TEXTAUSZUG:
##############################

Der kleine Prospekt, der zu dieser Veranstaltung einlädt, spricht von regionaler Ulmer Architektur. Ich weiß nicht genau, was die Veranstalter darunter verstehen. Vermutlich meinen sie eine für Ulm passende und richtige Architektur. Unter regionaler Architektur versteht man aber gewöhnlich ein ortstypisches Bauen, das nur hier und nirgendwo anders zu sehen ist. Ich glaube nicht, dass es in Ulm eine solche Architektur und die tradition dafür gibt. Ich will dies begründen.
 
Kreativität lebt vom Vergleich. Gerade auf dem Felde der Architektur, wo die Grenzen weit offen sind, ist weltweite Kommunikation unumgänglich. Daß die Globalisiserung für Architektur eine Steigerung der Beliebigkeit bedeutet und eine zunehmende Gefahr der Nivellierung, haben die letzten Jahrzehnte gezeigt. Die weltweite Vereinheitlichung – in gewisserweise sogar notwendig – wird von niemandem wirklich geschätzt. Aber der Traum von Regionen, die eine traditionsreiche Kulturvielfalt haben und als Geburtsort immer neuer Anregungen und Ideen für den Rest der Welt funktionieren könnten, ist nur mehr ein frommer Wunsch bzw. eine Ideologie ohne Grundlage. Das Europa der Regionen ist zwar vielfältiger als andere Teile der Welt, aber die Entwicklung zu einem internationalen Esperanto in der Architektur ist unumkehrbar.

##############################

QUELLDATEN:
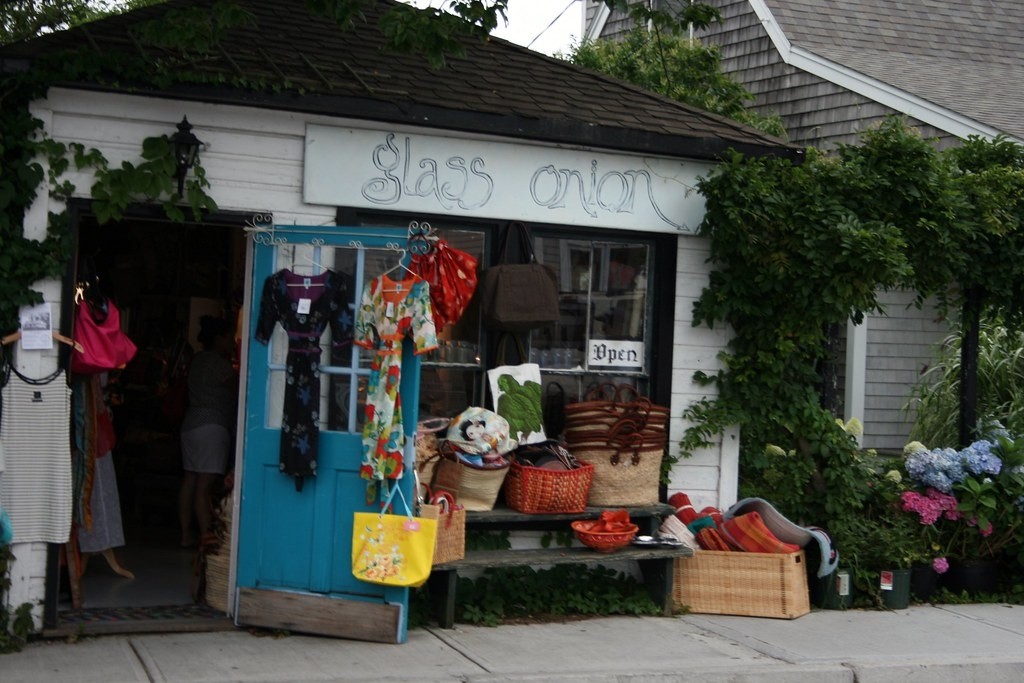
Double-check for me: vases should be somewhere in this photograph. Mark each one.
[815,554,1015,610]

##############################

AUFGABEN:
1. Fassen Sie den Textauszug zur Ulmer Architektur in zwei Sätzen zusammen.
2. Geben Sie aus dem Textauszug alles von „Kreativität lebt vom“ bis hinunter zu „Architektur ist unumkehrbar.“ wortgetreu wieder.

LÖSUNGEN:
1. Der Textauszug bezweifelt, dass es in Ulm eine ortstypische regionale Architektur samt einer Tradition dafür gibt, wie sie der Prospekt zur Veranstaltung anspricht. Als Begründung wird angeführt, dass Architektur auf weltweite Kommunikation angewiesen ist und die Entwicklung zu einem internationalen Esperanto in der Architektur trotz der größeren Vielfalt im Europa der Regionen unumkehrbar ist.

2.
Kreativität lebt vom Vergleich. Gerade auf dem Felde der Architektur, wo die Grenzen weit offen sind, ist weltweite Kommunikation unumgänglich. Daß die Globalisiserung für Architektur eine Steigerung der Beliebigkeit bedeutet und eine zunehmende Gefahr der Nivellierung, haben die letzten Jahrzehnte gezeigt. Die weltweite Vereinheitlichung – in gewisserweise sogar notwendig – wird von niemandem wirklich geschätzt. Aber der Traum von Regionen, die eine traditionsreiche Kulturvielfalt haben und als Geburtsort immer neuer Anregungen und Ideen für den Rest der Welt funktionieren könnten, ist nur mehr ein frommer Wunsch bzw. eine Ideologie ohne Grundlage. Das Europa der Regionen ist zwar vielfältiger als andere Teile der Welt, aber die Entwicklung zu einem internationalen Esperanto in der Architektur ist unumkehrbar.